Hintergrund für dieses Kompetenzgerangel ist die Tatsache, dass es auf Regierungsseite keine Stelle gibt, die ebenfalls die netzpolitischen Themen bündeln könnte. In der Regel steht jedem Bundesministerium ein Fachausschuss des Bundestages gegenüber. Für den neuen Internetausschuss trifft dies jedoch nicht zu, da die Netzpolitik in der neuen Regierung weiterhin in mehreren Ministerien behandelt wird. Zwar ist das Verkehrsministerium unter Alexander Dobrindt (CSU) in Zukunft auch für die digitale Infrastruktur zuständig, doch werden Datenschutz, IT-Wirtschaft und IT-Sicherheit weiterhin in den Ministerien für Inneres, Justiz und Wirtschaft behandelt.
Bär spricht von Internetminister Dobrindt
Der Grünen-Netzpolitiker Konstantin von Notz kritisierte die große Koalition für diese Entscheidung scharf. "Hier werden auch in Zukunft zahlreiche Ministerien um Zuständigkeiten ringen", schrieb Notz. Den Geburtsfehler des Ausschusses, die fehlende Koordinierung auf Regierungsseite, werde man nun aller Voraussicht nach nicht mehr ohne Weiteres beheben können. Netzpolitisch habe die große Koalition mit dem neuen Ausschuss "gleich einen grandiosen Fehlstart hingelegt". Das neue "netzpolitische Dickschiff" der großen Koalition sei "Leck geschlagen und wurde gleich mal wieder in den Trockendock geschleppt".
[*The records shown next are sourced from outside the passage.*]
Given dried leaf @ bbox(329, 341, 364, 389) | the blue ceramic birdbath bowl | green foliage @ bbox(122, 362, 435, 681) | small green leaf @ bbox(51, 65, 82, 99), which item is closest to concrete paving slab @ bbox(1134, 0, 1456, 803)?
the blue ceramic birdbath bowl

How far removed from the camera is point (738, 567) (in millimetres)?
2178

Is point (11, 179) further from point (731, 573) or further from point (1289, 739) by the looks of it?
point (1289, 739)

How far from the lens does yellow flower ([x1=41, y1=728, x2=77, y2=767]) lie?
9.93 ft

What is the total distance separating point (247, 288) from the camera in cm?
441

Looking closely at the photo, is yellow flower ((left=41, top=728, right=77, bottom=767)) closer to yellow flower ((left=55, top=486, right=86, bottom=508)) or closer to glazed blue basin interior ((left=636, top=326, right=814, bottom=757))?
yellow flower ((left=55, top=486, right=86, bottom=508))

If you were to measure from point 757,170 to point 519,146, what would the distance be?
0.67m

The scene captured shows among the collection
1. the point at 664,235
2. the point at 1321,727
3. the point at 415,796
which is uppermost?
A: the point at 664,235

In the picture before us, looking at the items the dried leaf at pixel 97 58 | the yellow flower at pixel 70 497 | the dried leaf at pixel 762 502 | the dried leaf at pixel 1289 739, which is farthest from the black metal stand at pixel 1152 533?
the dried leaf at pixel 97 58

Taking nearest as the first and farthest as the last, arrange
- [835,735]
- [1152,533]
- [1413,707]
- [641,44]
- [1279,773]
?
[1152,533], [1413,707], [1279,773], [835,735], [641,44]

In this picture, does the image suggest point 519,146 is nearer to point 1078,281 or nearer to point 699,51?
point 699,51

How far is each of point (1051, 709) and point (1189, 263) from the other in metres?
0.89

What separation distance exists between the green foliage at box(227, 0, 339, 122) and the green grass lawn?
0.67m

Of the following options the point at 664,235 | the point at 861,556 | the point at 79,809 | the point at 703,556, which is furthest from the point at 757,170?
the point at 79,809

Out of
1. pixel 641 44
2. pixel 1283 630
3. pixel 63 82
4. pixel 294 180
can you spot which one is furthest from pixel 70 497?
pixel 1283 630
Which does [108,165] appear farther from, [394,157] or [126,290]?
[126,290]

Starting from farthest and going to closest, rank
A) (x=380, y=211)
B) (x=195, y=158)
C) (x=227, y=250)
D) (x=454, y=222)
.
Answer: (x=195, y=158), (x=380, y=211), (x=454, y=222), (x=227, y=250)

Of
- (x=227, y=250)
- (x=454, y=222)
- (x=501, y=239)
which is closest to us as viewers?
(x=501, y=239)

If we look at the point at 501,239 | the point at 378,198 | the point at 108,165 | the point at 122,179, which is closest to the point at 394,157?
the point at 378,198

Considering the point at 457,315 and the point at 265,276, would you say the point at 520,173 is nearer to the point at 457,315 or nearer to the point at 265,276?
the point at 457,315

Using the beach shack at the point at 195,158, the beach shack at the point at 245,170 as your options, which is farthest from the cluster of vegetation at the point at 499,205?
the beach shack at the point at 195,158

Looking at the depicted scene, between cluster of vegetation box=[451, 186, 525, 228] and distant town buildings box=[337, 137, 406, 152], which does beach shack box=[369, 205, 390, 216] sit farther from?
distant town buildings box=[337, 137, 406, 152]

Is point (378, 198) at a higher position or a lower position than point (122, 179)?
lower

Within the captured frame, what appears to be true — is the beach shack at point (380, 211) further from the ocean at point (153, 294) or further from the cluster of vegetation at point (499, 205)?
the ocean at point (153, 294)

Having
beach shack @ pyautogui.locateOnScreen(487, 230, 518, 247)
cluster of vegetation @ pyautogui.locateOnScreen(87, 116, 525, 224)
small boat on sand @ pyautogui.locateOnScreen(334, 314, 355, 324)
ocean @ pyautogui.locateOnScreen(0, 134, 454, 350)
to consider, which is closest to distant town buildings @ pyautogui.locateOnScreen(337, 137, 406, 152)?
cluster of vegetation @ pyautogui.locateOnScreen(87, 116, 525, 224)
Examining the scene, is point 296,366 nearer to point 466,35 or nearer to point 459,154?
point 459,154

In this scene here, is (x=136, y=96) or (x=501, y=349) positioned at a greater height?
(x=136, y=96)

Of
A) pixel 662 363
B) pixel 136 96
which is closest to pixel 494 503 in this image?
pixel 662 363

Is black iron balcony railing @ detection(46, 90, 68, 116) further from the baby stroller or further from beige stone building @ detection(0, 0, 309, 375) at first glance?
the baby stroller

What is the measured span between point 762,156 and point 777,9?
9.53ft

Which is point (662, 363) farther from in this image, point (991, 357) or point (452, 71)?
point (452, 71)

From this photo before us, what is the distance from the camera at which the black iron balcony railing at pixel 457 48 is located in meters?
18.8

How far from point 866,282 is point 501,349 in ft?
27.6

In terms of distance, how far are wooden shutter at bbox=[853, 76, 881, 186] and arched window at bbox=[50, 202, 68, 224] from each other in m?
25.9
Die CSU hält aber an der Auffassung fest, wonach Dobrindt der neue Internetminister ist. Dessen Parlamentarische Staatssekretärin Dorothee Bär sagte zu dem neuen Ausschuss auf Anfrage: "Internet ist eine Querschnittssaufgabe. Wir werden das Thema in den nächsten Jahren voranbringen - vor allem auch mit unserem Internetminister, Alexander Dobrindt."
Voßhoff zur Nachfolgerin Schaars gewählt
Sehr kritisch sieht die Opposition auch die Wahl der neuen Datenschutzbeauftragten Andrea Voßhoff. Die brandenburgische CDU-Politikerin erhielt am Donnerstag nach Angaben des Bundestags 403 Ja-Stimmen von 587 abgegebenen Stimmen. 151 Abgeordnete stimmten gegen die Wahl, 31 enthielten sich. Damit erhielt Voßhoff etliche Nein-Stimmen von Abgeordneten der großen Koalition. Vor der Wahl hatte die Linksfraktion laut Medienberichten versucht, das Thema von der Tagesordnung zu nehmen. Dies wurde jedoch mit den Stimmen von Union, SPD und Grünen zurückgewiesen. Deutschland brauche dringend einen Datenschutzbeauftragten - "und zwar sofort", sagte Grünen-Fraktionsgeschäftsführerin Britta Haßelmann zur Ablehnung des Linke-Vorschlages. Dennoch sei die Kandidatin "aus fachlichen Gründen" für das Amt nicht geeignet, twitterte der Grünen-Politiker Notz.
Die Nachfolgerin von Peter Schaar, der nach zehn Jahren Amtszeit nicht wiedergewählt werden konnte, hatte sich in der Vergangenheit mehrfach für die Vorratsdatenspeicherung ausgesprochen und auch Netzsperren befürwortet. Der SPD-Politiker Reichenbach kommentierte die Wahl Voßhoffs mit den Worten: "Ich empfinde diese Entscheidung auch als problematisch. Aber man kann nicht alles haben :-("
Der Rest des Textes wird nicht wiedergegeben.